The black drop effect is an optical phenomenon which is visible during planet transits.
by Anne Mette Sannes and Knut Jørgen Røed Ødegaard
Blackdrop effect during the Venus-transit June 8th 2004.
As Mercury is about to enter the solar disk (2nd contact) and also when it’s about to leave the disk (3rd contact), it looks like a drop making the planet stick to the solar limb which makes it impossible to estimate the exact moment for the second and third contact. This phenomenon resulted in unsuccessful attempts to make exact measurements of the astronomical unit (AU) (the distance Earth– Sun) during Venus-transits in the nineteenth century.

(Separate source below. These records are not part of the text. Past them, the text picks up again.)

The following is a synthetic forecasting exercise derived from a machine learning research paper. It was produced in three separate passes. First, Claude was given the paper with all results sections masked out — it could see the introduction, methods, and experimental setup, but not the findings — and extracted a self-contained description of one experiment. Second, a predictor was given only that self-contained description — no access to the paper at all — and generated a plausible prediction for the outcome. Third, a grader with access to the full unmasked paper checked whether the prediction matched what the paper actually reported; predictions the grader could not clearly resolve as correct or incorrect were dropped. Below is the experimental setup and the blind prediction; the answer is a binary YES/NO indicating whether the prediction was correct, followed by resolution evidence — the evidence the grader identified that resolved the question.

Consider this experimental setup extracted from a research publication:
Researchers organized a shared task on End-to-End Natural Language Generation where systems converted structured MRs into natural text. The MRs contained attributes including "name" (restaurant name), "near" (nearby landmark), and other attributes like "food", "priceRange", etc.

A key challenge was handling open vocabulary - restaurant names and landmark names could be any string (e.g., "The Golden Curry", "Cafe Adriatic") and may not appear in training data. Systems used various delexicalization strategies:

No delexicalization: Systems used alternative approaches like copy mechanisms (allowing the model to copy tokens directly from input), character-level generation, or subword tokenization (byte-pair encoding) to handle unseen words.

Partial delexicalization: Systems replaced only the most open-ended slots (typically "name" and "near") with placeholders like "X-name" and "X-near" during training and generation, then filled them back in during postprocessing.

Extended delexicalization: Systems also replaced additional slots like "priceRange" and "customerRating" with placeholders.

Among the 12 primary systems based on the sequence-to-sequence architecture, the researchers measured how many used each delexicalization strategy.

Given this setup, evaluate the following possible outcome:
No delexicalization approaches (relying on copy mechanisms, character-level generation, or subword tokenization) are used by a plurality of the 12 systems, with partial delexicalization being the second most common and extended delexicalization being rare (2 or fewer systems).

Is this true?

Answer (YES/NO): NO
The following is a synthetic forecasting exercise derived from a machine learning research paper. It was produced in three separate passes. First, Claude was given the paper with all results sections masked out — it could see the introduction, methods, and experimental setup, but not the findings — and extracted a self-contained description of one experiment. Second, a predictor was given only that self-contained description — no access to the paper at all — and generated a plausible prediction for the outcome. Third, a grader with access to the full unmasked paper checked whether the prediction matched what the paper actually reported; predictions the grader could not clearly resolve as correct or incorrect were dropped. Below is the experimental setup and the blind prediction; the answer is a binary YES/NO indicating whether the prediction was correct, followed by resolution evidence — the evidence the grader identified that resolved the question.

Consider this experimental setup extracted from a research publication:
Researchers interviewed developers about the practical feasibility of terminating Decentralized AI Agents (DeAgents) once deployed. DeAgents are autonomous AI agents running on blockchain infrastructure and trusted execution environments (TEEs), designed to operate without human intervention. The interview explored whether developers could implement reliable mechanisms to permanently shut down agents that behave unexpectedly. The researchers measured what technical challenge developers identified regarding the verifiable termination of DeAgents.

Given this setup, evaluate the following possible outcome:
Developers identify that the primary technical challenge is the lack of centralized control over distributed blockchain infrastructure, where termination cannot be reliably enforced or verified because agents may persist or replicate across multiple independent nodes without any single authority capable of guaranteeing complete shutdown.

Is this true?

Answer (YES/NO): NO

For a long time, scientists believed that this black drop effect was due to Venus’ dense atmosphere, and the drop phenomenon was also considered as evidence that Venus in fact had an atmosphere. Later, scientists came to know that the phenomenon was due to an optical illusion caused by turbulence in the Earth’s atmosphere or that the observation equipment was not good enough. The black drop effect was in fact also observed during the Mercury-transits both in 1999 and 2003 although the observations were done outside the Earth’s atmosphere and despite the fact that Mercury does not have a visible atmosphere. Then it was proven once and for all that the black drop effect is an optical phenomenon.
During the transit of Venus on June 8th 2004, several observers reported that they did not see any black drop effect, or that it at least was much less prominent than reported from transits in the previous centuries. Larger telescopes with improved optics and the Suns limb darkening might have been important factors.